- **INSTRUCTION 1**
Answer these questions about the paleontology course FAQ:
(a) On which day of the week does the class discuss papers?
(b) When is the background lecture on methods given?
(c) Which two courses are listed as prerequisites?
- **INSTRUCTION 2**
Write the next part of the paleontology course FAQ, picking up right after its last sentence.

- **DOCUMENT TEXT**
- - -
What will the format of the course be like?
The course will alternate between lecture days and discussion days. On Tuesdays, we will discuss one or more papers on some current research area in paleontology. These papers will typically use quantitative methods that will be new to most students. To provide background on these methods, I will give a lecture on the previous Thursday, explaining conceptually what these methods are trying to do and how they work.
After that Thursday, you will read the paper(s) and prepare to discuss them. The next Tuesday, the class meeting will be devoted to discussing the papers and visiting with one of the paper's authors via skype.
What are the prerequisites?
I'm listing Bio 2 or Stat 11 (or equivalent; e.g., AP Stat), but I intend to be open-minded about prerequisites. I would like for people to have taken either some science course, or some stat course. Many other courses besides Bio 2 and Stat 11 would be fine as well -- for instance, geology or another lab science course would work, or Stat 61 or Econ 31. Basically, if you're interested in the course, don't let a lack of prerequisites prevent you from signing up.
- - -
- **RAW DATA**
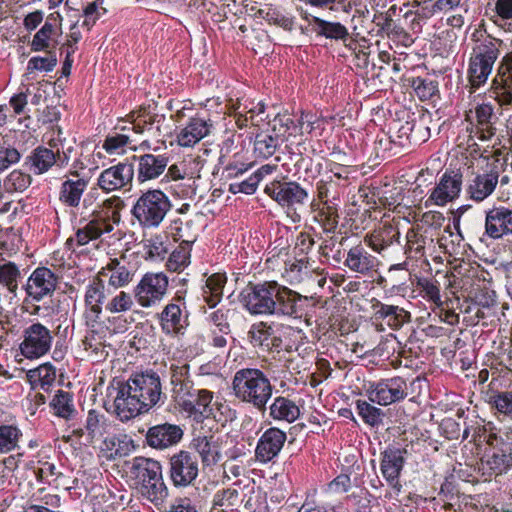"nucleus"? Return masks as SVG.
- - -
- **FINAL ANSWER 1**
(a) Tuesday.
(b) On the Thursday before the Tuesday discussion.
(c) Bio 2 or Stat 11.

- **FINAL ANSWER 2**
Is the point of the course to learn about paleontology, or will it be more like a regular stat course with paleontology examples?
Definitely the former. The goal is to learn about current research areas in paleontology, more so than to learn about statistical methods. We will be reading research articles from the primary literature in paleontology, many of which use some kind of statistics. Thus, we will be learning the statistics needed to understand these articles, but the focus will be on the paleontological conclusions drawn in the articles, rather than on the statistical methods per se.
So will we be reading about dinosaurs?
Actually, probably not. The course will focus on marine invertebrate fossils, such as trilobites, brachiopods, sand dollars, clams, etc. Why marine invertebrates? Because there are a lot more of them. Many kinds of dinosaurs (and other terrestrial vertebrates) are known from only a few specimens, sometimes only a single specimen. With such small sample sizes, it's difficult to do any kind of statistical analysis. Marine invertebrates, on the other hand, are often much more plentiful. So most of the people who do quantitative research in paleontology work on these types of animals, rather than terrerstrial vertebrates such as dinosaurs.
Will we look at lots of fossils?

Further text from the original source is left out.